Bronx Borough President Vanessa Gibson hopes to inspire other Black women, minorities

Pedro Rivera Image
Thursday, February 27, 2025
Bronx Borough President hopes to inspire other Black women, minorities
Pedro Rivera speaks with Bronx Borough President Vanessa Gibson during Black History Month.

BRONX (WABC) -- It's not always easy being the first at anything.

"I am my ancestors, wildest dreams," said Vanessa Gibson, Bronx Borough President.

Those dreams are playing out in the Bronx as three years ago, Gibson broke the glass ceiling at the 851 Grand Concourse.

In January of 2022, Gibson was sworn in as the first woman and African American to serve as borough president.

"It means that there have to be footprints left behind for the next president, the next African American, the next Latina, the next woman, so that she can see herself in me," Gibson said.

Gibson says she draws inspiration of other Black women who came before her, like late Assemblywoman Aurelia Greene, who introduced her to the Bronx and public service when she interned for Greene.

And her mother, Phyiliss Gibson inspired her during her run in city council from 2014 to 2021.

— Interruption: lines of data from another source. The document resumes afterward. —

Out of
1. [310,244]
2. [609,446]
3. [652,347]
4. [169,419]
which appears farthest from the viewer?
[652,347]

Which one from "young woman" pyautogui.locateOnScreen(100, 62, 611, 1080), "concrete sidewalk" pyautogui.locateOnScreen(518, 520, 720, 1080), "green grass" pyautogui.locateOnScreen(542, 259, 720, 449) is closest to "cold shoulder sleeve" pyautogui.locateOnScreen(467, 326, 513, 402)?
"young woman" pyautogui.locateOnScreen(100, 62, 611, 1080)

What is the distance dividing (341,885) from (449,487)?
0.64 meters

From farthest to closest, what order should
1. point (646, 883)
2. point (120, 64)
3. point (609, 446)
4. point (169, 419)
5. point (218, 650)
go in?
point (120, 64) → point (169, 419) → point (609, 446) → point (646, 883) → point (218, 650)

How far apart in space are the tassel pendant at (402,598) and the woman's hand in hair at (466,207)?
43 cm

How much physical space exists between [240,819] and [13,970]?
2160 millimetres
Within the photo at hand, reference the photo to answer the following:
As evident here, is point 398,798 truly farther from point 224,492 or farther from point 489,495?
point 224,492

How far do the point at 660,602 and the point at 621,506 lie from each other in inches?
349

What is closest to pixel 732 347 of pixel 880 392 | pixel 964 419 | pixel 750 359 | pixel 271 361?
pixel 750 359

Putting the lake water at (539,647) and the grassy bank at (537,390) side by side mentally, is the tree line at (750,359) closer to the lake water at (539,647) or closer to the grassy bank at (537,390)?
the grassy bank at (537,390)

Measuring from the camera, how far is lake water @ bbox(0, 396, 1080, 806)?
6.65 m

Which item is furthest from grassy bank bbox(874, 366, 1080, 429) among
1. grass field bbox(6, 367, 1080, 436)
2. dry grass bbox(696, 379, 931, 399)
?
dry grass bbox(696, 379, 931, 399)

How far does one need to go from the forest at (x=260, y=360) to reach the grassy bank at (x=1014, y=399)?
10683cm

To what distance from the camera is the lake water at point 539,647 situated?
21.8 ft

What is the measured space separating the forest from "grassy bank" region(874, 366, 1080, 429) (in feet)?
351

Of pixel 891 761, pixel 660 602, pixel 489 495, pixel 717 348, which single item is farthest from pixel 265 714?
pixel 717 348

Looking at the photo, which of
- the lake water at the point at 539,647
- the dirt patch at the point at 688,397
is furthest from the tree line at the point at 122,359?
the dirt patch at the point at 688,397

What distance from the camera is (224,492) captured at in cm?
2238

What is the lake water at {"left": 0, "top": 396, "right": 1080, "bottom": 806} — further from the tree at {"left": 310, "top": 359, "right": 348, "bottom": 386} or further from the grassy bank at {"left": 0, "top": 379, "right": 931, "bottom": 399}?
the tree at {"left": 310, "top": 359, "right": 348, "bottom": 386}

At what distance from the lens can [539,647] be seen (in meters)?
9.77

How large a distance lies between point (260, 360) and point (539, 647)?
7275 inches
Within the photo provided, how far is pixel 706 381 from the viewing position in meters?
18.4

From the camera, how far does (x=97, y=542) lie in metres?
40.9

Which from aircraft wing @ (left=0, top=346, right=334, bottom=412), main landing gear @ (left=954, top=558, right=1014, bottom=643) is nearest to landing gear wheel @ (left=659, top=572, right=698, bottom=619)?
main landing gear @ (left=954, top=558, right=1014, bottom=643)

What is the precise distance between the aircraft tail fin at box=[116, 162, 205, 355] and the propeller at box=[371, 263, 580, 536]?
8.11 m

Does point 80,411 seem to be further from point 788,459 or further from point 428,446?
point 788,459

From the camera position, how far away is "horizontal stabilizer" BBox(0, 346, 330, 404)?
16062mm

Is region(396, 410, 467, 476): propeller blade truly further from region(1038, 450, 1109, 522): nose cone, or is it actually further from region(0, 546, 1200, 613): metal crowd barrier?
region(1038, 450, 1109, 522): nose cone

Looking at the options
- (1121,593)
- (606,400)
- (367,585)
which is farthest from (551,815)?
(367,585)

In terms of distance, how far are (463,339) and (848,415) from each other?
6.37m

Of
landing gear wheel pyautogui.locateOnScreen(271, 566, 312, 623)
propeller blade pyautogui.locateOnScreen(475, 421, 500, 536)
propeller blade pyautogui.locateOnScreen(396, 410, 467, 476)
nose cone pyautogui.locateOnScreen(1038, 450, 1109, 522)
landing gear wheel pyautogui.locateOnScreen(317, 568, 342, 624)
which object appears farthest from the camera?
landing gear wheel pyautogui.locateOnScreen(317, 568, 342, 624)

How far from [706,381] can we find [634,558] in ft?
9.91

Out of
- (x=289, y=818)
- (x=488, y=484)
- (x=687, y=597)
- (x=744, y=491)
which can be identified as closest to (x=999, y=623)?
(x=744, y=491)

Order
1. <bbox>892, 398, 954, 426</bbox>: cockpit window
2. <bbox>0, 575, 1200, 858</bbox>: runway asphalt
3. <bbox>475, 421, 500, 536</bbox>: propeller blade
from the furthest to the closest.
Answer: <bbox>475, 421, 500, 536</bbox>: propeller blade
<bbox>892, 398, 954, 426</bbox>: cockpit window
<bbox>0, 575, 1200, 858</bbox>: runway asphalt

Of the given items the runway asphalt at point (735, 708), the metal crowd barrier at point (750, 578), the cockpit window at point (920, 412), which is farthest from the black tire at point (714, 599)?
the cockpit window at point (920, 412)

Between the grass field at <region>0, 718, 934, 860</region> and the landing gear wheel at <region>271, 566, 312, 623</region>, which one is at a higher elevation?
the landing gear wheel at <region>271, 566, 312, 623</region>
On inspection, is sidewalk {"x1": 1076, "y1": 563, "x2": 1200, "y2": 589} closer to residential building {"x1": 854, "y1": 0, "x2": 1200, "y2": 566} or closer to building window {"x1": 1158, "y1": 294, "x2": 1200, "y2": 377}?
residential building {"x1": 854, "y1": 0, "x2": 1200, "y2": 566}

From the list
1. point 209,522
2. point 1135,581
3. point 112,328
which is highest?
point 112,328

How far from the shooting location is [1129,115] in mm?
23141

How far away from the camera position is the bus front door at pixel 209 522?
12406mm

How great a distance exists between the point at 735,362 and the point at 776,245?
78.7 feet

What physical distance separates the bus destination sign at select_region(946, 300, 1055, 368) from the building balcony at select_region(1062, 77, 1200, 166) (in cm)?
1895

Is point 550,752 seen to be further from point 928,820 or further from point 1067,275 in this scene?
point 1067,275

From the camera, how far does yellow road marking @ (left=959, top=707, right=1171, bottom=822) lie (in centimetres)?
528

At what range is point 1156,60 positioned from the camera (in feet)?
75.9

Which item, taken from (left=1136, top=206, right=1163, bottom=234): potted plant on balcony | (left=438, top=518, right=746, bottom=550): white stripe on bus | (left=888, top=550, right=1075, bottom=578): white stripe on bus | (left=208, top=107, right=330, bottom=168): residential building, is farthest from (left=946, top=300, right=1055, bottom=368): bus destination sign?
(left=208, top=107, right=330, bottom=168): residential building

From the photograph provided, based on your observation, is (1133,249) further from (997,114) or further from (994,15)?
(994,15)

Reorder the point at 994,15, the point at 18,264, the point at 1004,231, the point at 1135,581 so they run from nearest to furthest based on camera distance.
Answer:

"She instilled in me the value of hard work. She worked relentlessly, full time, sometimes taking on a second job to provide for my brother and I pushed me to go to college because she never went," she said.

But just as important as it is to enact transformative change in her role, Gibson knows her visibility is just as important, especially in 2025.

Diversity, equity and inclusion has been a talking point both at the national and local levels of government in recent years, it's a fight as a Black woman, Gibson has battled for years.

"Did you ever find challenges being a Black woman?" Eyewitness News asked.

"All the time. When I first got elected almost every day, because there was this sense of just me feeling inferior, feeling as if I didn't belong," Gibson said.

"How do you overcome that?" Eyewitness News asked.

"A lot of it is just self-worth, identifying, you know, your worthiness and feeling your own love and then prayer and faith is a source of foundation for me," she said. "It is disheartening to see that. And it doesn't deter me in energizing me to keep going because every movement that we've had in modern society, you have to break down systemic racism and you have to say, you know what? If no one else is going to be the change, it should be me."

And be the change for the next generations to come from the Bronx.

"We will not be in these positions forever. At some point we will step down, we will leave office. And we need to make sure that there are footprints left behind for them to follow, but also to create their own footsteps," Gibson said.

Borough President Gibson says she hopes that she can continue to inspire young Black women and tell her story while she's in office. She tells Eyewitness News that she hopes voters agree as she runs for reelection in November.